When I was too young, my mum tried to explain evolution to me.
She said: “A long time ago we used to be like monkeys, with long thick hair and claws instead of nails. We lived in the trees.”
The first problem was that when she said “we”, meaning the human race, I thought she meant “we” as in her and my dad. So I started to develop a very strange understanding of their early married life.
The second problem was that my only sustained experience of monkeys at that time had been not of the real things, but of Coco the Monkey, the mascot of Coco Pops, my favourite breakfast cereal. I came to the conclusion that my mum used to look like Coco the Monkey.
I had misunderstood the story. I realised that it was a story of origins, but instead of recognising that it was about our collective origin as a species, I’d interpreted it as a story about my parents’ origins as individuals.
I believe that at the heart of storytelling lie two questions: where do we come from, and where are we going?
These stories have been told on the individual level, as various kinds of autobiography, and they’ve also been told on the collective level, as stories about humankind as a whole.
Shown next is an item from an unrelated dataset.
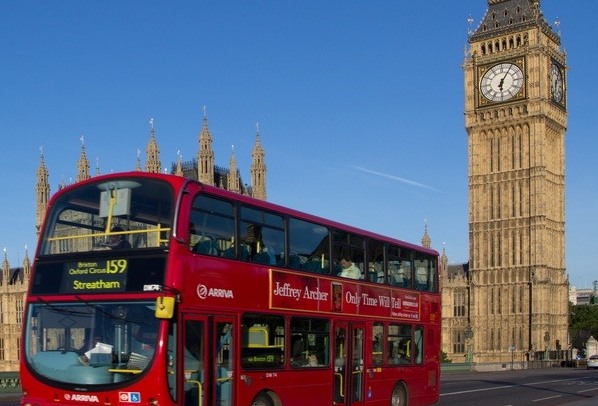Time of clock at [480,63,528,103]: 6:05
The Christian myth, Marxism, psychoanalytic theory, evolutionary theory, and lots of other stories, have all influenced the way human beings see themselves by attempting to explain where we come from and where we’re going.
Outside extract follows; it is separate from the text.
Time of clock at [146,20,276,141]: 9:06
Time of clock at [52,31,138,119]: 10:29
Our concept of time is linear, and so are the stories we tell. Stories have a beginning, a middle, and an end, and I think we like to perceive our lives like that too. The middle is usually now, where we are at the moment. So the puzzle is working out how this particular story began, and guessing how it will end.
The story we tell about ourselves changes as we get older, but the anxiety does not go away – we realise that we are in the middle of something, but we want to understand the whole narrative.